In April, we posted about the significant protection afforded mortgage lenders and servicers as part of closing protection letters including recent judicial interpretations providing critical indemnity to lenders for “actual loss” in relation to closing instruction violations and fraud. Recently, we learned that title insurers are issuing a new version of the (Closing Protection Letter) CPL promulgated by the American Land Title Association with several major changes. It appears based on the ALTA committee who reviewed the old form that few, if any, mortgage lenders provided meaningful input. It also appears that the national title insurance underwriters have changed earlier indemnity language in the hopes of providing reduced indemnity in light of recent judicial interpretations. Of course, we encourage all mortgage lenders and servicers to consider the potential implications of the change in language, which we believe could detrimentally reshape the relationship between the closing agent, lender and title insurance underwriter at the closing table.
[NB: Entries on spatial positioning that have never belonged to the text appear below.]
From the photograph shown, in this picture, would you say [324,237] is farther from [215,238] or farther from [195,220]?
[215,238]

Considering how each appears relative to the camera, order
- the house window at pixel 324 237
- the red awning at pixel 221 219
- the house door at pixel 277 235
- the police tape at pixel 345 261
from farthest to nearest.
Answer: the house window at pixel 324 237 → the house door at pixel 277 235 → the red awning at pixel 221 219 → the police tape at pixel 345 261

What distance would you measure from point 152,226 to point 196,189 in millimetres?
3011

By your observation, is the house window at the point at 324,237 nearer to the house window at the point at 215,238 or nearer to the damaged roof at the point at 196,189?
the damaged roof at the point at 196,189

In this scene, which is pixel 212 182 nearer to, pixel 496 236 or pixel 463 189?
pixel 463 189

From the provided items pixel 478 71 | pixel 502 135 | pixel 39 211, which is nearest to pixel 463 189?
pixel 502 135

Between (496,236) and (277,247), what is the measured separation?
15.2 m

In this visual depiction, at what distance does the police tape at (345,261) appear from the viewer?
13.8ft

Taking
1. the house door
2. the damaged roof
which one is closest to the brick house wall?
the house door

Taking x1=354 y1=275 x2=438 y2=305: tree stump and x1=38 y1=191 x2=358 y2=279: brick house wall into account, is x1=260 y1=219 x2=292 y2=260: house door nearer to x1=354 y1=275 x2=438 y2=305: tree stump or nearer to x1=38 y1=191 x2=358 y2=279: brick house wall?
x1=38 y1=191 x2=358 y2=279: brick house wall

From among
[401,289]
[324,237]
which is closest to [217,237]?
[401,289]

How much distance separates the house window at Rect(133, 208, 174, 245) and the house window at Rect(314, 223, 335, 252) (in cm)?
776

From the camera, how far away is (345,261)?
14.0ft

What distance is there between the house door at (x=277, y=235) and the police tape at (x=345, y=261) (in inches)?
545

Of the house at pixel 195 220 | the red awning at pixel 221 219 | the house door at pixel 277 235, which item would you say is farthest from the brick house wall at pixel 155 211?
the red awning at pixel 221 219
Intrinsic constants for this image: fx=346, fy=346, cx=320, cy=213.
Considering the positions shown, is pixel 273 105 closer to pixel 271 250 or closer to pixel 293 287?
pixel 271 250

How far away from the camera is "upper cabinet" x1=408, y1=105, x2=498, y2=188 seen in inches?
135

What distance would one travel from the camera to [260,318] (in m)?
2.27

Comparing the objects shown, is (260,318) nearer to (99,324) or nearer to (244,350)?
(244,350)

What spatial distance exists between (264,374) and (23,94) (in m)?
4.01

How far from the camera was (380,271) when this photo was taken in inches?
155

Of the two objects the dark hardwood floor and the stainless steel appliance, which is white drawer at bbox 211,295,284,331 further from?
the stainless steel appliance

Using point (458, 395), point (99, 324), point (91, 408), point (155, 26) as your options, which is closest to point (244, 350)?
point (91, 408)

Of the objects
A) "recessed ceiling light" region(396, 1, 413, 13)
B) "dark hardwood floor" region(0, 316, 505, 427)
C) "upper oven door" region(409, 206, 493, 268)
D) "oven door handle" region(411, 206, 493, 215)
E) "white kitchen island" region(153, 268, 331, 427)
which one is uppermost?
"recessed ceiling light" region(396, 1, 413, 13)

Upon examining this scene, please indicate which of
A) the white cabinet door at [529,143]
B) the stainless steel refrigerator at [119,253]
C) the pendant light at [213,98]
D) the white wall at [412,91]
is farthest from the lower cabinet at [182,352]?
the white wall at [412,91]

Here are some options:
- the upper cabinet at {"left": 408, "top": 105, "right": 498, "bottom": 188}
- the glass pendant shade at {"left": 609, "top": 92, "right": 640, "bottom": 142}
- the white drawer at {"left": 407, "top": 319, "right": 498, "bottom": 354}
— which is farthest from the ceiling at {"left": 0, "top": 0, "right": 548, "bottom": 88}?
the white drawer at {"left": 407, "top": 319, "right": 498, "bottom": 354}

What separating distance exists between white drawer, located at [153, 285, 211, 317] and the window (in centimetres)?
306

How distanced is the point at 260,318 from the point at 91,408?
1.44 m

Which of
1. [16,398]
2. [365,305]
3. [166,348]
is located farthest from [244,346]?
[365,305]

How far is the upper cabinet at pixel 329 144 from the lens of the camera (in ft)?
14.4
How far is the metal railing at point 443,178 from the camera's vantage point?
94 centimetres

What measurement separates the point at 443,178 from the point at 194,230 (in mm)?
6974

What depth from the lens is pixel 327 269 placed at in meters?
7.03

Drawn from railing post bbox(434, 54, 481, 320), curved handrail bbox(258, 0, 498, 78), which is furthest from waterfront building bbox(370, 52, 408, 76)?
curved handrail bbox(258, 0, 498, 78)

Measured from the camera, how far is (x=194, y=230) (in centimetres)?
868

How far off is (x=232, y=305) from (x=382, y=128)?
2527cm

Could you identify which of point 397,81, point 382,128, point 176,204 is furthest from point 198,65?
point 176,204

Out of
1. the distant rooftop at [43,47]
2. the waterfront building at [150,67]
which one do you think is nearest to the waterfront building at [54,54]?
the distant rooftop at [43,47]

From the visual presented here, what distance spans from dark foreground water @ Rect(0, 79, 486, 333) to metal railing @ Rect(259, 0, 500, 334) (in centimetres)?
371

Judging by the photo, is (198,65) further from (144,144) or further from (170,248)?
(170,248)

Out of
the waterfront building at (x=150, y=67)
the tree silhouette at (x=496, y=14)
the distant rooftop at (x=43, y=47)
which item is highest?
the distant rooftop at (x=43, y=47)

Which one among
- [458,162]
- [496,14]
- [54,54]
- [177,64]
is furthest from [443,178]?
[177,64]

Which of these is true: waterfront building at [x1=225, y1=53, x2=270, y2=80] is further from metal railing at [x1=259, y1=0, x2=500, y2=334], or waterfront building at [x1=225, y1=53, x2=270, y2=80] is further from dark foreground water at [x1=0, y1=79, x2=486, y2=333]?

As for changes to the CPL form, we note the following:

  • The old form provides indemnity for “actual loss” without restriction and the new form conditions the actual loss to “the money received by the Issuing Agent or Approved Attorney for the Real Estate Transaction.”
  • The new form includes a Condition 6 defining the loss as the same as “the Company’s liability under the [title policy] at the time written notice of a claim is made under this letter.” In other words, you can expect the title insurance industry to take the position that the CPL is nothing more than gap coverage with the same (but not greater) protections found in the title policy. This change begs the question – Is the new CPL worth the paper on which it was printed?
  • The new form states that a loss will be payable only if “Your loss is solely caused by” the failures or fraud of the closing agent. Mortgage lenders should expect title insurance underwriters to deny and reduce losses based on the purported contributory negligence of the lender including the age-old argument that the loss was caused by a high credit risk loan decision and not the failures or fraud of the agent.
  • The new form states, “In no event shall the Company be liable for a loss if the written notice of a claim is not received by the Company within one year from the date of the transmittal of Funds.” This language is particularly troubling given the self-concealing nature of closing agent errors and fraud.

If you are a mortgage loan originator, lender or servicer, you may be asking what you can do to prevent the potential negative application of these changes to the CPL. We recommend that your instructions to local title and closing agents be amended not to allow a closing without the provision of the earlier 1987 ALTA model CPL form. If lenders do not allow the use of the new CPL form, we expect ALTA and its member title insurers to engage in a more open dialogue regarding requested CPL form changes.